Em 1825, os parentes de um paciente que estava se recuperando de uma fratura no Hospital St. George, em Londres, viram o familiar deitado em lençóis molhados e sujos, cheios de fungos e vermes.

Segundo o relato, nem o homem aflito, nem os outros com quem dividia o espaço, se queixaram das condições do local, porque acreditavam que elas eram normais.

Aqueles que tiveram a má sorte de serem admitidos naquele ou em outros hospitais da época estavam acostumados aos horrores que as instituições apresentavam.

Tudo cheirava a urina, vômito e outros fluidos corporais. O odor era tão intenso que a equipe às vezes caminhava com lenços pressionados contra o nariz.

Os médicos, entretanto, também não tinham aroma de rosas. Esses profissionais raramente lavavam as mãos ou os instrumentos de trabalho – exalavam o que era chamado, de forma elogiosa, de “fedor tradicional do hospital”.

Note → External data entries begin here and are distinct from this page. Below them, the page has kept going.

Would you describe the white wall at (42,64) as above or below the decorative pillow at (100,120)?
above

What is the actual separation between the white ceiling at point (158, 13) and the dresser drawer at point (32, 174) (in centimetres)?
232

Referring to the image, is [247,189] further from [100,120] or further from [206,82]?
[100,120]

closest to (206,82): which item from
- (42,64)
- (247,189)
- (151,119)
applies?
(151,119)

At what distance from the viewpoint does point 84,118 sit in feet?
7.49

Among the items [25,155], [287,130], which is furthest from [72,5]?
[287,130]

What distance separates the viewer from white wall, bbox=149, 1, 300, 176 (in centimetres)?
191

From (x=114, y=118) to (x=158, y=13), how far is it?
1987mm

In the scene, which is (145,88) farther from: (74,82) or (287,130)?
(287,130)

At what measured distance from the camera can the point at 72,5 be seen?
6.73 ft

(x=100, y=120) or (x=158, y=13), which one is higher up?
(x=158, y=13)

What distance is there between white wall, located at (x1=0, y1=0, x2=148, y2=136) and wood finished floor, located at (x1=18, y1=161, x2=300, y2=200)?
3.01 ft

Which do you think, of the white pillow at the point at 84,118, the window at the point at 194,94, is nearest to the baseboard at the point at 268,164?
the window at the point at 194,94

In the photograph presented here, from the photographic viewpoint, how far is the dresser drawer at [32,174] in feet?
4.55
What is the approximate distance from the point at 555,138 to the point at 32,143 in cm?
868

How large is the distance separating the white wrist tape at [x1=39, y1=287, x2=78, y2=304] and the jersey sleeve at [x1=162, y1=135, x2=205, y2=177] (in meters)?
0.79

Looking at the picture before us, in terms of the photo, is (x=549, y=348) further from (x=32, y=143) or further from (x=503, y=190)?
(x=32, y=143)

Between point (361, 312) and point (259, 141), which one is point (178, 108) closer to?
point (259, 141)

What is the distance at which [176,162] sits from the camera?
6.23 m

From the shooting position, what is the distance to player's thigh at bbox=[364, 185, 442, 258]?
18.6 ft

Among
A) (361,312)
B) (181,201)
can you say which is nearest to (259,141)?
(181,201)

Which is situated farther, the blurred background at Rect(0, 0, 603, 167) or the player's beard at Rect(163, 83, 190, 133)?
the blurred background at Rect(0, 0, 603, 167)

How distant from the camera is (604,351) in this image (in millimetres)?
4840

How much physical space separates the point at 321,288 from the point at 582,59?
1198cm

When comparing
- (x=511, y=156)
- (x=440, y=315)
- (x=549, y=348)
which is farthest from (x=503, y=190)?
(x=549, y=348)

As salas de cirurgia estavam tão sujas quanto os cirurgiões que trabalhavam nelas. Conforme o relato, no meio da sala havia uma mesa de madeira manchada com traços reveladores de corpos que haviam passado por ali, enquanto o chão estava coberto de serragem para absorver o sangue que escorria.
E havia alguém que tinha salário maior do que o dos médicos: o “caçador de insetos”. Seu trabalho era livrar os colchões dos piolhos.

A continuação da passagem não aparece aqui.